System Installation: Full Overage Vs. Tire Tracks
One common alternative to a snow melting system that covers an entire drive is to heat the tire tracks only. It’s a cost-effective way of reducing the installation and operating costs associated with heated driveways.
Snow Melting In Asphalt
The construction of an excellent asphalt driveway requires several layers. For the purpose of illustrating the estimated cost of driveway heating, assume that one layer includes 5/16″ thick snow melting mats. Here are the steps to follow.
- Excavate and ensure the ground is compact: For residential applications, the layer of compacted gravel should be 4″ to 8″ deep or even 12″ for surfaces associated with high traffic.
- Prepare the junction box: A junction box acts as an intermediary between the snow melting relay panel and the heating element. Establish the junction box before you start the installation of the heating system. This ensures all other steps follow your set plan.

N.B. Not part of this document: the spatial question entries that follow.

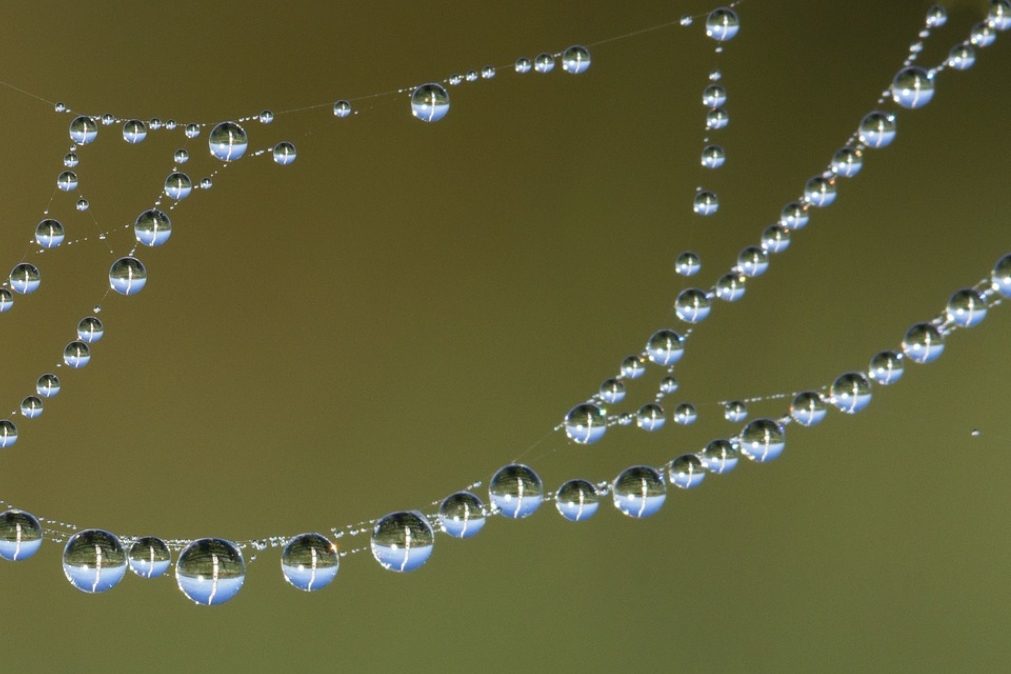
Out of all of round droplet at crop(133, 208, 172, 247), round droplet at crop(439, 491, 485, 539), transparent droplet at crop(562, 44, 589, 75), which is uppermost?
transparent droplet at crop(562, 44, 589, 75)

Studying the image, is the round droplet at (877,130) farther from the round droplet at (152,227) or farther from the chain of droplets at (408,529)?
the round droplet at (152,227)

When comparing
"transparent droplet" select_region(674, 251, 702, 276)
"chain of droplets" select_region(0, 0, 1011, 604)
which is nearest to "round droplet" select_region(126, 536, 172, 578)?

- Create an asphalt base coat layer which is 1.5″ to 2″ deep.
- Lay out the snow melting mats
- Use an ohmmeter to test your system at each stage of installation to be sure that the heating element is functional.
- Spread asphalt over the finished melting mats, creating a 2″ to 3″ deep layer. Avoid mechanized asphalt pavers as they can interfere with the heating element.
Note that the junction box, temperature sensor, and controls for your snow melting system must be installed carefully. If you’re not sure of how to install a heated driveway, it’s advisable to get it done by a licensed electrician.
The Estimated Cost Of A Melting Snow System (Tire Tracks)
For a 10’x20’ driveway, the estimated cost of heating a driveway’s tire tracks only is $2,346. You will need at least two snow melting mats ($860), an advanced snow melting control ($670), an aerial snowmelt sensor ($580), a relay panel small ($360), and a snowmelt plaque ($38).